**Selected passage**:
_____

It is also worth noting the upcoming longer and more complex human missions in the near future, such as the mission to Mars. The flight itself, which is expected to last several months, is quite a challenge, and disaster can happen both during takeoff on Earth, landing on Mars, and then on the way back to Earth. And then there are further risks that await astronauts in space. 

The first is exposure to galactic cosmic radiation and solar energetic particles events, especially during interplanetary flight, when the crew is no longer protected by both Earth’s magnetic field and a possible shelter on Mars. Protection from cosmic radiation for travel to Mars is a major challenge, and 100% effective protective measures are still lacking. Another challenge remains being in long-term zero-gravity conditions during the flight, followed by altered gravity on Mars. Bone loss and muscle atrophy are the main, but not only, negative effects of being in these states. Finally, it is impossible to ignore the importance of psychological factors related to stress, isolation, being in an enclosed small space, distance from Earth.

A human mission to Mars, which could take about three years, brings with it a new type of danger not known from the previous history of human space exploration. In addition to the aforementioned amplified impact of factors already known—namely microgravity, cosmic radiation, and isolation—entirely new risk factors are emerging. One of them is the impossibility of evacuating astronauts in need back to Earth, which is possible in missions carried out at the International Space Station. It seems that even the best-equipped and trained crew may not be able to guarantee adequate assistance to an injured or ill astronaut, which could lead to her death—assuming that care on Earth would guarantee her survival and recovery. Another problem is the delay in communication, which will reach tens of minutes between Earth and Mars. This situation will affect the degree of autonomy of the crew, but also their responsibility. Wrong decisions, made under conditions of uncertainty, can have not only negative consequences for health and life, but also for the entire mission.

_____

**Data to examine**:

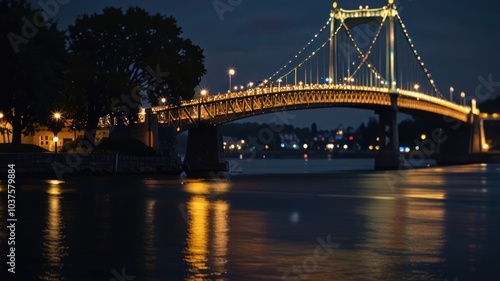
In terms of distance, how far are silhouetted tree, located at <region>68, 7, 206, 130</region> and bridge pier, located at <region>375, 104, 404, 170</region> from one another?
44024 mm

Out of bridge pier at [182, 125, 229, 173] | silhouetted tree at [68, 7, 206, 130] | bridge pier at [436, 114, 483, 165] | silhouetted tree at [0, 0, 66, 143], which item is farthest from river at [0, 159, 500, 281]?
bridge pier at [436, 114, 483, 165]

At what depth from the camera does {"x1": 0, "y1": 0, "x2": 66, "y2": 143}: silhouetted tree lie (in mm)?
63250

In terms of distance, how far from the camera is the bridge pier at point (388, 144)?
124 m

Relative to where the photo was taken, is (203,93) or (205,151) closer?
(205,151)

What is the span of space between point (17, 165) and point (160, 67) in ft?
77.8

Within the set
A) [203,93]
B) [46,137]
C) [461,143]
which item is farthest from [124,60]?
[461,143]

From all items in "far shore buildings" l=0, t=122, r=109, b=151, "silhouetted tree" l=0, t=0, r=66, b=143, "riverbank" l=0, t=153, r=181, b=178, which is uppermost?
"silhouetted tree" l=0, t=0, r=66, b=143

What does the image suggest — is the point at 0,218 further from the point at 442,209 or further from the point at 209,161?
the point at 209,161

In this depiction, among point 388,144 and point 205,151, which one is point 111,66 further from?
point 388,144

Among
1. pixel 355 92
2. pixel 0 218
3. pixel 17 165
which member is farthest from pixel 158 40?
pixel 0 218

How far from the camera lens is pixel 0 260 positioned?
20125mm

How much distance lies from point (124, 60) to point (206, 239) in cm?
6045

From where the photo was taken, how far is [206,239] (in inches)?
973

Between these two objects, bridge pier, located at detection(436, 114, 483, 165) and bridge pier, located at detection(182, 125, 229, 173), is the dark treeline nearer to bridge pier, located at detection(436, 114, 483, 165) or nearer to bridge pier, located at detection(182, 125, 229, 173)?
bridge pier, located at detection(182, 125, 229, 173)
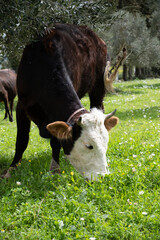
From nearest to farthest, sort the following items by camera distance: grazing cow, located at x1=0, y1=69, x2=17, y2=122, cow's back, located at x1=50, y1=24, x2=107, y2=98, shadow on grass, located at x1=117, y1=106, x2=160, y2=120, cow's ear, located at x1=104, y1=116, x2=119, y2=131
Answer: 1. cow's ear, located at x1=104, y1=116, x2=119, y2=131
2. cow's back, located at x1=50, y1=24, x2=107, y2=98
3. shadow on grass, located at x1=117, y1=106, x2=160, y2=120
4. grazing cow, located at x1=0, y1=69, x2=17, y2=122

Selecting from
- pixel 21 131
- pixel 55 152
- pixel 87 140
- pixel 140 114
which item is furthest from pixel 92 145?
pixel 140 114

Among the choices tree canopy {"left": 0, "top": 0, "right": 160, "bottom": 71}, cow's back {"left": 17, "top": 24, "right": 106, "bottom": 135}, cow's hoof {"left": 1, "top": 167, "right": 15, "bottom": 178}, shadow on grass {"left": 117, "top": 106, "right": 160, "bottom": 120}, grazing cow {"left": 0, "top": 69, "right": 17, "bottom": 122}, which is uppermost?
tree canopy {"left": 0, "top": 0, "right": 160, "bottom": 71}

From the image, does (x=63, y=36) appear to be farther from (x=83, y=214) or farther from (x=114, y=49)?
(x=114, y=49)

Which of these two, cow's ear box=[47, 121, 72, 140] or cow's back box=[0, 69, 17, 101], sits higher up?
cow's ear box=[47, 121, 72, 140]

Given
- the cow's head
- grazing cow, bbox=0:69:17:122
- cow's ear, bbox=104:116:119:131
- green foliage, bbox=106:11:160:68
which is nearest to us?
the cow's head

_____

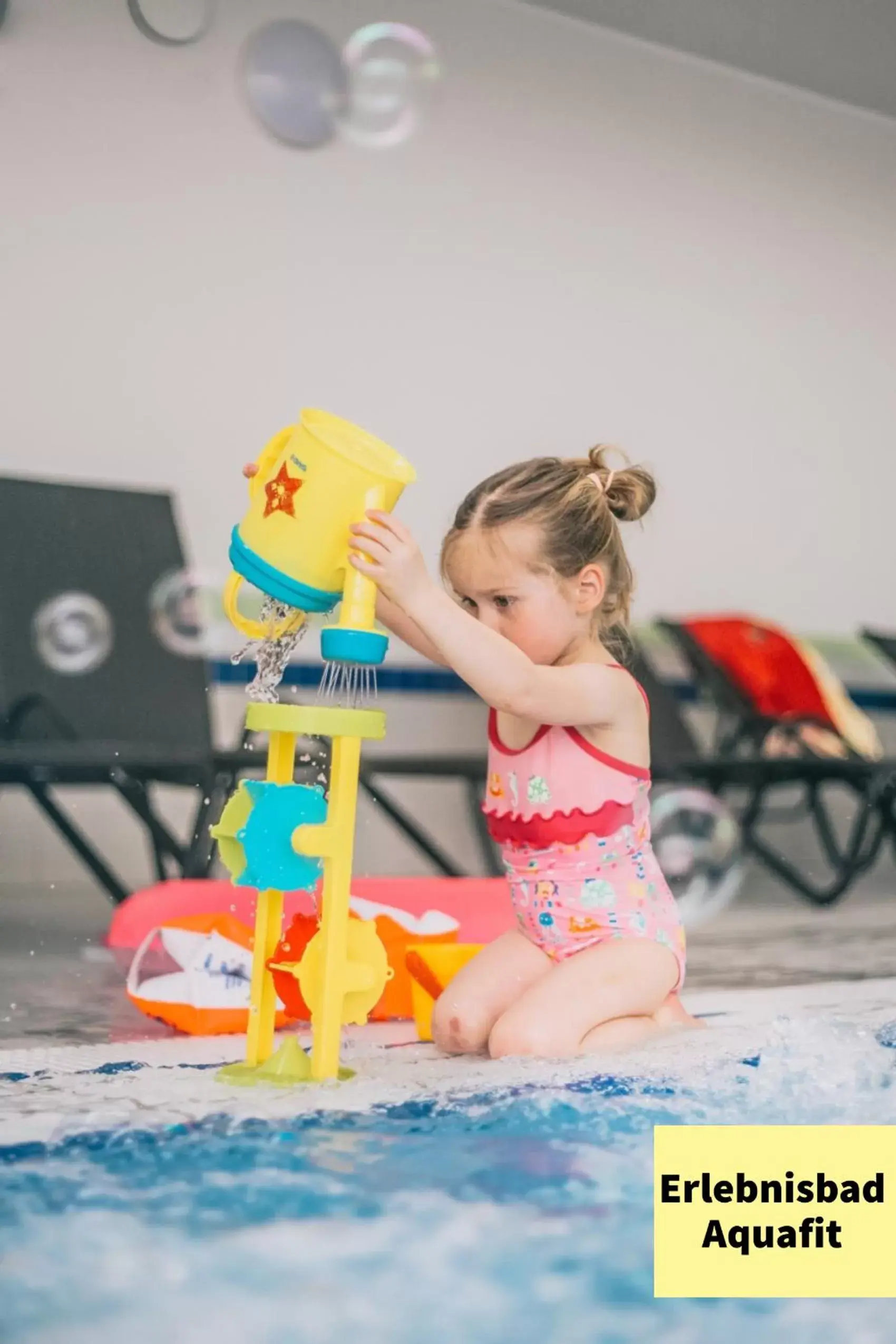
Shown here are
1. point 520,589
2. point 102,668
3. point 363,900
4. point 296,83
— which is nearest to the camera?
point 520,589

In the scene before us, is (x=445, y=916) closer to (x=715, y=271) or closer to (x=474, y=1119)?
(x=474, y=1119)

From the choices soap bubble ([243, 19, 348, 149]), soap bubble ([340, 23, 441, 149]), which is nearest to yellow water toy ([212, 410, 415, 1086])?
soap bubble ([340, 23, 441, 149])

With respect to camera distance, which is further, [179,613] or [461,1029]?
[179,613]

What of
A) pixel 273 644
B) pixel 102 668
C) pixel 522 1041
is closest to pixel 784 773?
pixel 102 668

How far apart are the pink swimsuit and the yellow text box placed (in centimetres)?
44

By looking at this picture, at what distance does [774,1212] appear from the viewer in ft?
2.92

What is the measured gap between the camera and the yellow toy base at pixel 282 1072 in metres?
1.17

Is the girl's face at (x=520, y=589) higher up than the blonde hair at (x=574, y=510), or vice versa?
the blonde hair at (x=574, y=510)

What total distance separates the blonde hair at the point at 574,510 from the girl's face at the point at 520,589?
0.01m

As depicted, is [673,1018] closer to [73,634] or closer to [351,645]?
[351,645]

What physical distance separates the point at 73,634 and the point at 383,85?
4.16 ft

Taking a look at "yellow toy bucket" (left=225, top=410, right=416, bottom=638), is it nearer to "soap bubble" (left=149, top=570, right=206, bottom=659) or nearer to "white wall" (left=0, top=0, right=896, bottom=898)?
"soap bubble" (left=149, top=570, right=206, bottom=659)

_____

**Problems to work on**:
**1.** How would you render this sentence from the passage on a human mission to Mars in Spanish: "Another problem is the delay in communication, which will reach tens of minutes between Earth and Mars."
**2.** Can you carry on the passage about the risks of a human mission to Mars, picking up after its final sentence?

**Outputs by task**:
**1.** Otro problema es el retraso en la comunicación, que alcanzará decenas de minutos entre la Tierra y Marte.

**2.**
“It is worth raising the question of the ethicality of the decision to send humans into such a dangerous environment.”

Thus, we can see that a future human mission to Mars will be very dangerous, both as a result of factors already known but intensified, as well as new risk factors. It is worth raising the question of the ethicality of the decision to send humans into such a dangerous environment. The ethical assessment will depend both on the effectiveness of available countermeasures against harmful factors in space and also on the desirability and justification for the space missions themselves. 

Military ethics and bioethics may provide some analogy here. In civilian ethics and bioethics, we do not accept a way of thinking and acting that would mandate the subordination of the welfare, rights, and health of the individual to the interests of the group. In military ethics, however, this way of thinking is accepted, formally in the name of the higher good. Thus, if the mission to Mars is a civilian mission, carried out on the basis of values inherent in civilian ethics and bioethics rather than military ethics, it may be difficult to justify exposing astronauts to serious risks of death, accident, and disease.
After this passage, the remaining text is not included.